**Yang Harus Dikerjakan**
Sebutkan semua istilah di Pasal 1 peraturan disiplin kepolisian di bawah ini yang namanya memuat kata "disiplin".
═══ Bagian Dokumen ═══
PERATURAN PEMERINTAH REPUBLIK INDONESIA
NOMOR 2 TAHUN 2003
TENTANG
PERATURAN DISIPLIN ANGGOTA KEPOLISIAN NEGARA REPUBLIK INDONESIA
PRESIDEN REPUBLIK
INDONESIA,
Menimbang:
bahwa untuk melaksanakan ketentuan Pasal 27 ayat (2)
Undang-Undang Nomor 2 Tahun 2002 tentang Kepolisian Negara Republik Indonesia,
perlu ditetapkan Peraturan Pemerintah tentang Peraturan Disiplin Anggota Kepolisian
Negara Republik Indonesia.
Mengingat:
1.
Pasal 5 ayat (2) Undang-Undang Dasar Negara
Republik Indonesia Tahun 1945;
2.
Undang-Undang Nomor 2 Tahun 2002 tentang
Kepolisian Negara Republik Indonesia (Lembaran Negara Republik Indonesia Nomor
2 Tahun 2002, Tambahan Lembaran Negara Nomor 4168).
MEMUTUSKAN:
Menetapkan:
PERATURAN PEMERINTAH TENTANG PERATURAN DISIPLIN ANGGOTA
KEPOLISIAN NEGARA REPUBLIK INDONESIA
BAB I
KETENTUAN UMUM
Pasal 1
Dalam Peraturan Pemerintah ini yang dimaksud dengan:
1.
Anggota Kepolisian Negara Republik Indonesia
adalah pegawai negeri pada Kepolisian Negara Republik Indonesia.
2.
Disiplin adalah ketaatan dan kepatuhan yang
sungguh-sungguh terhadap peraturan disiplin anggota Kepolisian Negara Republik
Indonesia.
3.
Peraturan Disiplin Anggota Kepolisian Negara
Republik Indonesia adalah serangkaian norma untuk membina, menegakkan disiplin
dan memelihara tata tertib kehidupan anggota Kepolisian Negara Republik
Indonesia.
4.
Pelanggaran Peraturan Disiplin adalah ucapan,
tulisan, atau perbuatan anggota Kepolisian Negara Republik Indonesia yang
melanggar peraturan disiplin.
5.
Tindakan disiplin adalah serangkaian teguran
lisan dan/atau tindakan fisik yang bersifat membina, yang dijatuhkan secara
langsung kepada anggota Kepolisian Negara Republik Indonesia.
6.
Hukuman disiplin adalah hukuman yang dijatuhkan
oleh atasan yang berhak menghukum kepada anggota Kepolisian Negara Republik Indonesia
melalui Sidang Disiplin.
7.
Penempatan dalam tempat khusus adalah salah satu
jenis hukuman disiplin yang dijatuhkan kepada anggota Kepolisian Negara
Republik Indonesia yang telah melakukan pelanggaran disiplin dengan menempatkan
terhukum dalam tempat khusus.
8.
Sidang disiplin adalah sidang untuk memeriksa
dan memutus perkara pelanggaran disiplin yang dilakukan anggota Kepolisian
Negara Republik Indonesia.
9.
Atasan adalah setiap anggota Kepolisian Negara
Republik Indonesia yang karena pangkat dan/atau jabatannya berkedudukan lebih
tinggi dari pada anggota Kepolisian Negara Republik Indonesia yang lain.
═══ Catatan Mentah ═══
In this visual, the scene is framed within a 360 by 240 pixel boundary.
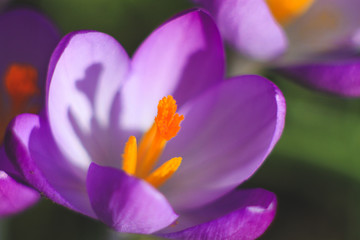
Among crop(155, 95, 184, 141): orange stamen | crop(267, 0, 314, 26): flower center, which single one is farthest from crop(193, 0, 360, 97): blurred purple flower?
crop(155, 95, 184, 141): orange stamen

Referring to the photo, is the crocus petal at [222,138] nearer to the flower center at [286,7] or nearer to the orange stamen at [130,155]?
the orange stamen at [130,155]

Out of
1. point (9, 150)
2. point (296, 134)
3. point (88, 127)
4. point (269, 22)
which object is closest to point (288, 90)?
point (296, 134)

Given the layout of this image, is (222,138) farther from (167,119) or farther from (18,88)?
(18,88)

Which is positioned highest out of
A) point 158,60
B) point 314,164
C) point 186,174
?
point 158,60

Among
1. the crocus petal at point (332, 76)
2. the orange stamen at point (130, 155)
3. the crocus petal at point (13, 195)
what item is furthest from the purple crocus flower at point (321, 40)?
the crocus petal at point (13, 195)

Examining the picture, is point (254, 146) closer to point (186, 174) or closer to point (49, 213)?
point (186, 174)

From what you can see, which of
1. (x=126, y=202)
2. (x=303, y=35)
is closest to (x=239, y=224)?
(x=126, y=202)
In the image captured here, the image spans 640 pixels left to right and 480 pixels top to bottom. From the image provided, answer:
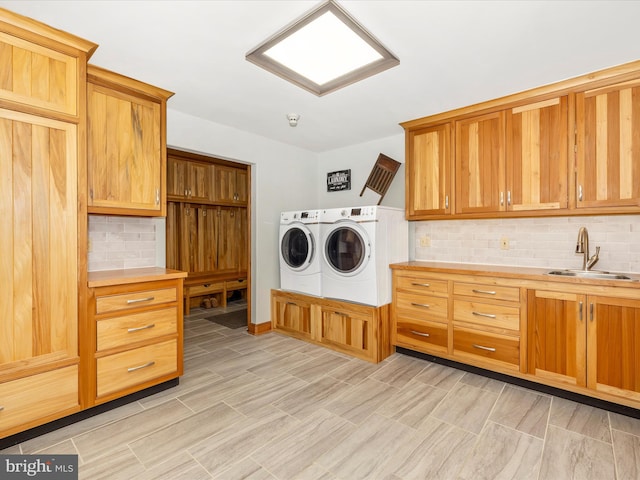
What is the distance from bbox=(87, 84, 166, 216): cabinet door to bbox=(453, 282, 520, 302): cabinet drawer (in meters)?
2.56

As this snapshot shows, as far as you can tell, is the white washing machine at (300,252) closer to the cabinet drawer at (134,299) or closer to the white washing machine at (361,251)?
the white washing machine at (361,251)

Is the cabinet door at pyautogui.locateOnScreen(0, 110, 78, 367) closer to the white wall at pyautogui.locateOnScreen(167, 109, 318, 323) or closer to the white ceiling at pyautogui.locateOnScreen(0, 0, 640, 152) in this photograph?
the white ceiling at pyautogui.locateOnScreen(0, 0, 640, 152)

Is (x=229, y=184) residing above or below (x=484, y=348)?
above

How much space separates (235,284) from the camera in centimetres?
545

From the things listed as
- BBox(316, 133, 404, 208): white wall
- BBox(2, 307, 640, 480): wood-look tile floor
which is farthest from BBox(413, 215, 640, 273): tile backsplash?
BBox(2, 307, 640, 480): wood-look tile floor

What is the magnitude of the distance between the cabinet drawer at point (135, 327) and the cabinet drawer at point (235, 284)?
2909 millimetres

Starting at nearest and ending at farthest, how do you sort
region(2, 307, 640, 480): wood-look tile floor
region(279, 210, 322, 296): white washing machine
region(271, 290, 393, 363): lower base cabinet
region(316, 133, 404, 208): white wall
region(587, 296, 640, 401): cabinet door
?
region(2, 307, 640, 480): wood-look tile floor
region(587, 296, 640, 401): cabinet door
region(271, 290, 393, 363): lower base cabinet
region(279, 210, 322, 296): white washing machine
region(316, 133, 404, 208): white wall

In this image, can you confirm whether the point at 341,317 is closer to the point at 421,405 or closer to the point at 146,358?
the point at 421,405

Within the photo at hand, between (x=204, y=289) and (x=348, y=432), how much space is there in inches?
144

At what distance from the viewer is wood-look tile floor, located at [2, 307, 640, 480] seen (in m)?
1.63

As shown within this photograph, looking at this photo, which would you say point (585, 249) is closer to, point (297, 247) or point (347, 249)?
point (347, 249)

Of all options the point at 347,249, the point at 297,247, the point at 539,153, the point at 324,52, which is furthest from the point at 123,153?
the point at 539,153

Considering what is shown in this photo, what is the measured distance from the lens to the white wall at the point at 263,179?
3.30 metres

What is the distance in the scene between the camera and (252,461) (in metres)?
1.69
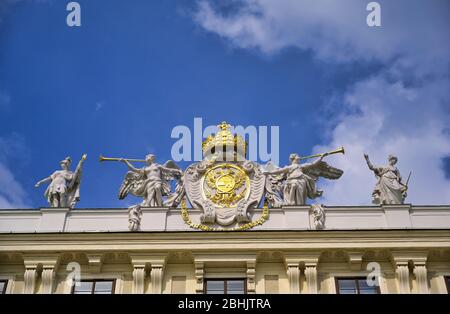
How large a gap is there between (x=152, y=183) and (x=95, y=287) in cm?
382

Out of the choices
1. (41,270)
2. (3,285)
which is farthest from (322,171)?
(3,285)

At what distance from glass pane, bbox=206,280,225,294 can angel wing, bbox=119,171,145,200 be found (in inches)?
163

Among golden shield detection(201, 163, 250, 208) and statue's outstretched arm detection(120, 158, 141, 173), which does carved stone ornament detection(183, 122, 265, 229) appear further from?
statue's outstretched arm detection(120, 158, 141, 173)

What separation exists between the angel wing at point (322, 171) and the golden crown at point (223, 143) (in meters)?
2.09

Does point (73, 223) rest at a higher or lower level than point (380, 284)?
higher

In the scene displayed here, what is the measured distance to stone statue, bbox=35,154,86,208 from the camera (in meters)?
23.9

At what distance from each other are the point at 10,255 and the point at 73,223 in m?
2.05

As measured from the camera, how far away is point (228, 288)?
21578 mm

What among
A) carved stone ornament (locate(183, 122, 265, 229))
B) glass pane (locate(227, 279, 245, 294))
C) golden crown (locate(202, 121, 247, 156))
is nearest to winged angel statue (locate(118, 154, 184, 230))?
carved stone ornament (locate(183, 122, 265, 229))

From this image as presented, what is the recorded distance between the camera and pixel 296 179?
2377 cm

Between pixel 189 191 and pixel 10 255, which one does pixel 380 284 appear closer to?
pixel 189 191

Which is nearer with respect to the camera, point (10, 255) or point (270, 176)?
point (10, 255)
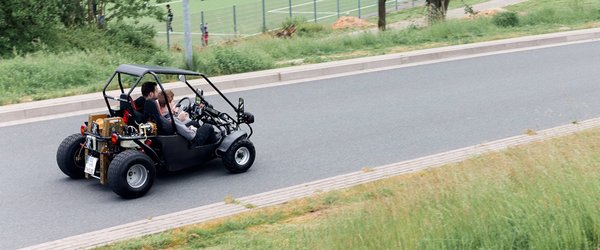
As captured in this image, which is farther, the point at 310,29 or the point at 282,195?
the point at 310,29

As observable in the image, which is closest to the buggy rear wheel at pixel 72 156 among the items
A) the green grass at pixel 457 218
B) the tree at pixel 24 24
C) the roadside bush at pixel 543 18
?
the green grass at pixel 457 218

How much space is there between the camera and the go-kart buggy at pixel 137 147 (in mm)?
9211

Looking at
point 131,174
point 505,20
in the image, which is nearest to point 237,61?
point 131,174

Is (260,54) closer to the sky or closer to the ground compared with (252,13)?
closer to the ground

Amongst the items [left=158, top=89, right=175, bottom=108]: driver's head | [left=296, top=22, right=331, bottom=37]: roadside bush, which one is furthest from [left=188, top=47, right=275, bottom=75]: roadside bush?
[left=296, top=22, right=331, bottom=37]: roadside bush

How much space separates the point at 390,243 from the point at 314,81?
10.4 m

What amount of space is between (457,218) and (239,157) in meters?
4.22

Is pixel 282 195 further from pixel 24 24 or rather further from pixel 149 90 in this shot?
pixel 24 24

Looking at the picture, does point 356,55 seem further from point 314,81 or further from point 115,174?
point 115,174

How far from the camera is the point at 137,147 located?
949 centimetres

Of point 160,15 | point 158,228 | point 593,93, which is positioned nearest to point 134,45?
point 160,15

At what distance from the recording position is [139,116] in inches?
385

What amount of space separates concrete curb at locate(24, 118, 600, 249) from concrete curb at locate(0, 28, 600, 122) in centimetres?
540

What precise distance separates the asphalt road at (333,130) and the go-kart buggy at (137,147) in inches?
7.6
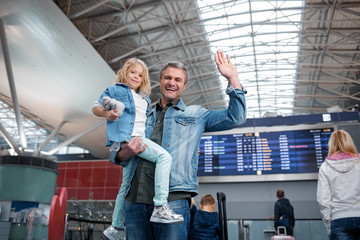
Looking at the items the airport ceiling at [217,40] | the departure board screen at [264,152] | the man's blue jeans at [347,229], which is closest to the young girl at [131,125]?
the man's blue jeans at [347,229]

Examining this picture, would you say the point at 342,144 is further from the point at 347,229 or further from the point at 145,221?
the point at 145,221

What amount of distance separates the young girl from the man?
2.3 inches

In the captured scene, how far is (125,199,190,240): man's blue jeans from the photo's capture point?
176cm

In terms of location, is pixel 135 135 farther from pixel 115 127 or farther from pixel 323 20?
pixel 323 20

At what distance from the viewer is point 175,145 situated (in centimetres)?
197

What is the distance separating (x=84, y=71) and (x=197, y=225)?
11889 millimetres

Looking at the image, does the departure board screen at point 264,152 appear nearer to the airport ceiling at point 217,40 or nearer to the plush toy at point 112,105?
the plush toy at point 112,105

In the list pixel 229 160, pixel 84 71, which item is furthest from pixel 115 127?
pixel 84 71

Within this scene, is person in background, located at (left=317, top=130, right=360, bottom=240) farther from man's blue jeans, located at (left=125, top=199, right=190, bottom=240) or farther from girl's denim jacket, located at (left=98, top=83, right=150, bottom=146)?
girl's denim jacket, located at (left=98, top=83, right=150, bottom=146)

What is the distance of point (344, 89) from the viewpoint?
26328 millimetres

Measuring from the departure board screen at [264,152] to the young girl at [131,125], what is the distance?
6.27 meters

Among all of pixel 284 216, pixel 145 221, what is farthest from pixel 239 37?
pixel 145 221

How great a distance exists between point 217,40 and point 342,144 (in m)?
17.8

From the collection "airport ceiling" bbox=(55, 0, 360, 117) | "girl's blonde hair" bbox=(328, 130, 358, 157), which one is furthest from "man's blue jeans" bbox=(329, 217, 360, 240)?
"airport ceiling" bbox=(55, 0, 360, 117)
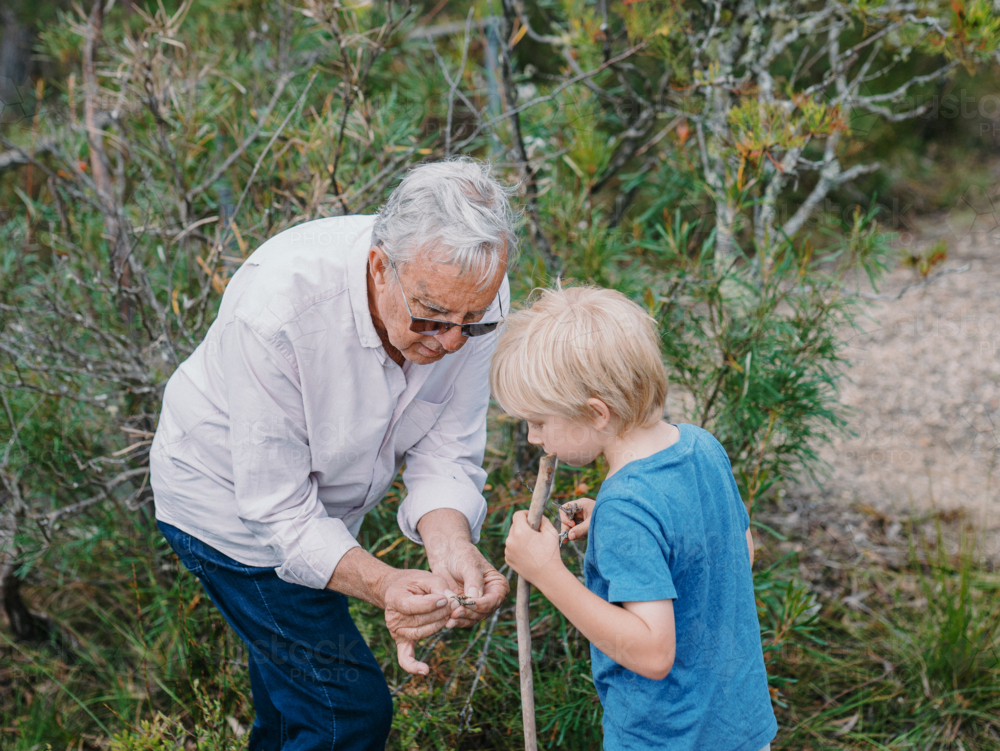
═══
**Jawaban Berikut**
Disiplin
Peraturan Disiplin Anggota Kepolisian Negara Republik Indonesia
Pelanggaran Peraturan Disiplin
Tindakan disiplin
Hukuman disiplin
Sidang disiplin